Minimalist beyazperde ögeleri

Bir filmin minimalist bir yapım olup olmadığını belirleyebilecek bir takım kıstas sayabiliriz. Bu ölçütler arasında görsellik, ses, hikâye ve olay örgüsü bulunmaktadır.
Bu unsurlar, izleyiciye ne kadar malumat aktarıldığını veya izleyicinin hayal enerjisini ne kadar canlandırdığını belirler. Bu unsurun yoğunluğunun yeterince azaltıldığı filmler birer minimalist beyazperde eseri olmaya bir adım daha yaklaşmışlar anlamına gelir. Minimalist sinemacılık anlayışına göre soyutlama çoğu zaman ayrıntıdan daha güçlüdür. Çünkü filmlerin izleyicinin hayal gücünü harekete geçirebilmesi; büyük bir film bütçesi ile yaratılabilenden oldukca daha canlı ve örneksiz bir seyir deneyimi sağlar.

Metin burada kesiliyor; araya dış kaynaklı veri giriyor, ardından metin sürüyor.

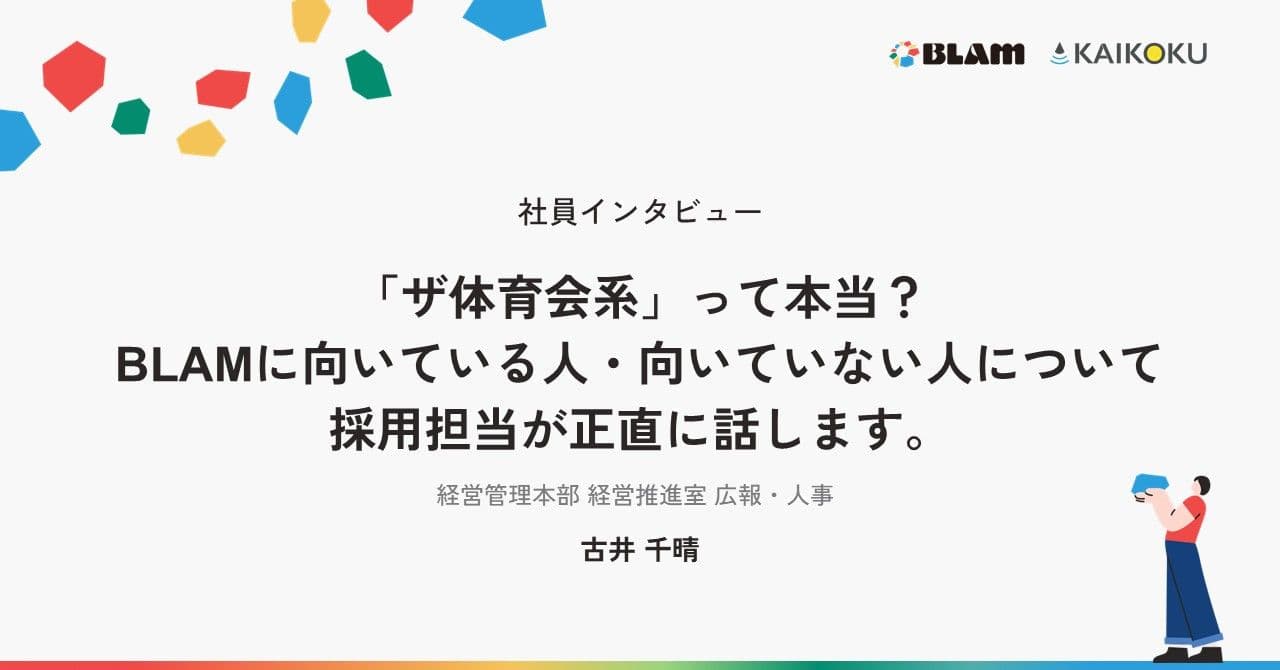 BLAM KAIKOKU

社員インタビュー

「ザ体育会系」って本当？
BLAMに向いている人・向いていない人について
採用担当が正直に話します。

経営管理本部 経営推進室 広報・人事

古井 千晴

Minimalist beyazperde ve ses

Az önce bahsettiğimiz dört ölçüt arasından ilk olarak “ses”i ele almak gerekirse, izleyicilere bir filmimizde iletilen işitsel ögeler dış ses, müzik ve diyaloglardır. Minimalist filmlerde diyalog net ve abartısız olmalıdır. Karmaşık sözcükler, yalnızca izleyicinin karakterle ilgili istenen algıya veya niyetlerine sahip olması gerekiyorsa kullanılır. Açıklayıcı sözcükler, yalnızca seyircilerin anlatılanın bu özelliği bilmesi gerekiyorsa kullanılır. Gereksiz yorumları kesinlikle bırakılır. Filmde bir şeyleri doğrudan söylemeyip, “gösteren” bir biçim benimsemek yönetmenleri genellikle minimalizme götürmektedir.
Minimalist filmlerde ses sahnesi de minimize edilmelidir, sadece unutulmamalıdır ki dış ses gibi unsurlar kanaatkar bir sinema eseri yaratabilmek için hâlâ ölçülü düzeyde gereklidir.

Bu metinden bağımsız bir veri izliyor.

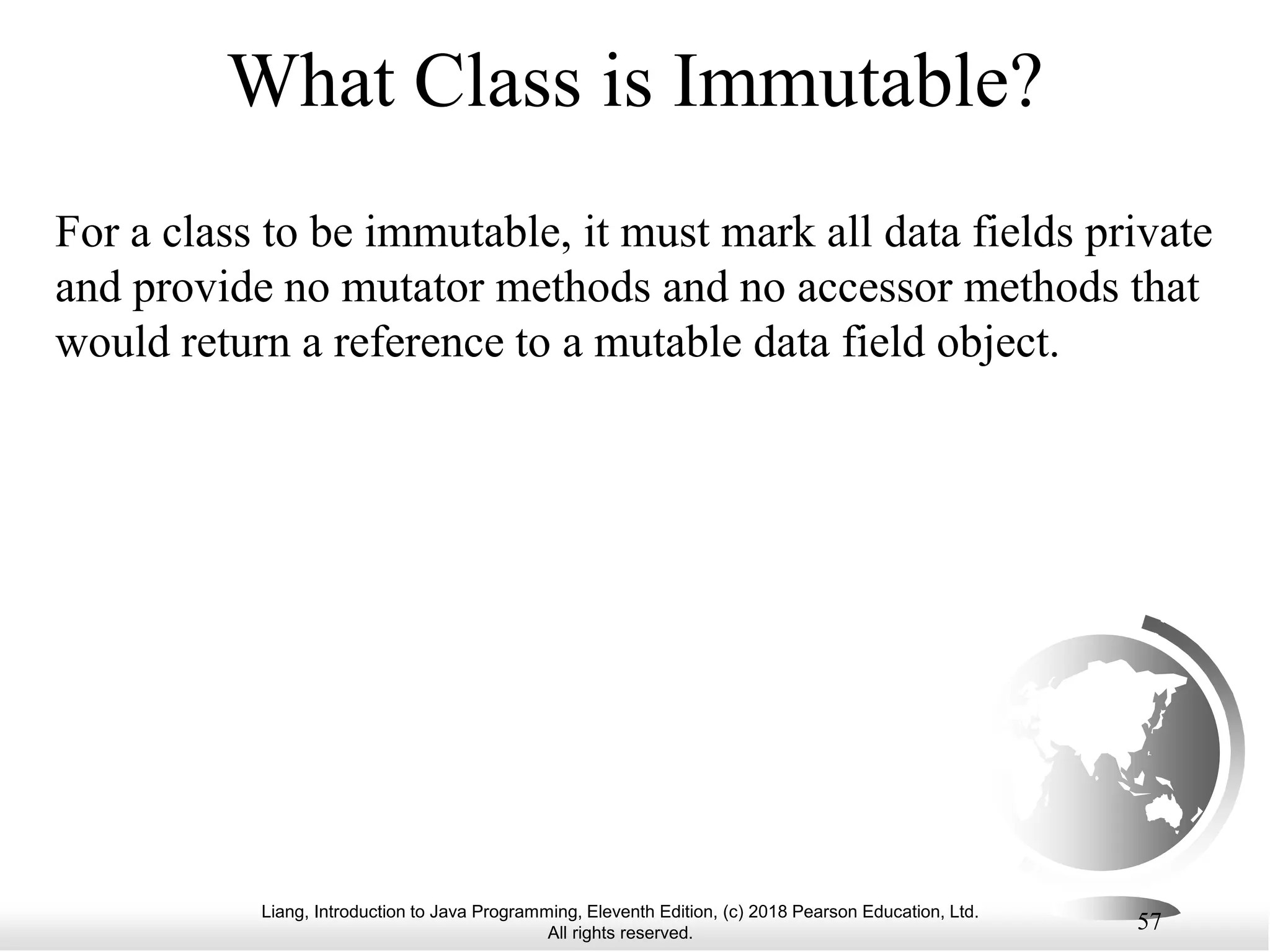 What Class is Immutable?

For a class to be immutable, it must mark all data fields private and provide no mutator methods and no accessor methods that would return a reference to a mutable data field object.

Liang, Introduction to Java Programming, Eleventh Edition, (c) 2018 Pearson Education, Ltd. All rights reserved.

57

Minimalist beyaz perde ve görsellik

Minimalist beyazperde eserlerinde bir diğer unsur olan görsellikte ise, temel mesele izleyicinin gördüklerini azaltmaktır. Minimalist bir film yapımcısı olduğunuzu hayal edin. Neler mi yapmalısınız? Duvardaki dikkat dağıtıcı resimleri kaldırın. Filmin çerçevesini daraltın. Filmin çerçevesini ayrıntılarla boğmak yerine, sahnenin odaklamasını bozun veya gölgelerde saklanın.

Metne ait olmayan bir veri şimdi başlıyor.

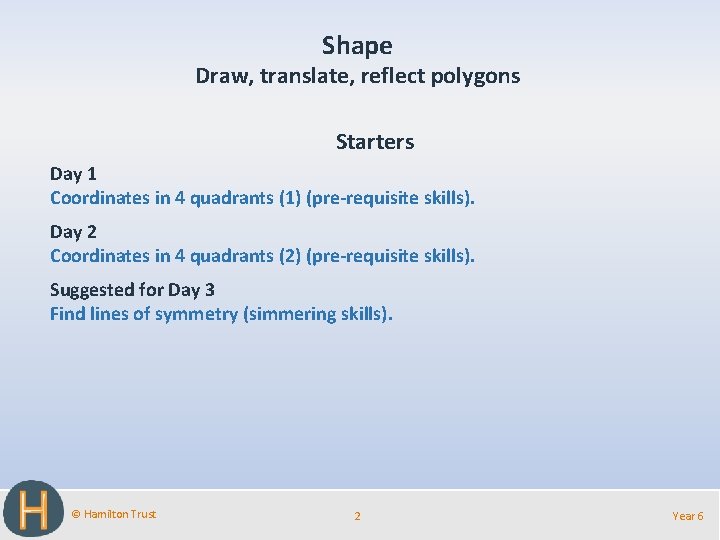 Shape
Draw, translate, reflect polygons

Starters

Day 1
Coordinates in 4 quadrants (1) (pre-requisite skills).

Day 2
Coordinates in 4 quadrants (2) (pre-requisite skills).

Suggested for Day 3
Find lines of symmetry (simmering skills).

H

© Hamilton Trust

2

Year 6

Bir aktörü, karakteri hakkında daha oldukça şey anlattığını düşündüğünüz kot pantolon ve ipek ekranlı bir tişört yerine tek bir renkle giydirin. Karakter sayısını olabilecek en az sayıya düşürün. Belki filmin çekimlerini siyah beyaz hâle getirebilirsiniz. Sahnedeki bir öge yada karakteristik faktör, izleyicinin bir kez bir şeyi algılamasına niçin olduktan sonrasında; aynı algıyı destekleyen öteki her detayı kaldırın. Aksi takdirde, detayların yoğunluğunu sadece sahneye sıkıştırarak seyirciyi boğan bir atmosfer yaratabilir veya seyircinin öteki mesajlara dönük odağını ve dikkatini dağıtabilirsiniz.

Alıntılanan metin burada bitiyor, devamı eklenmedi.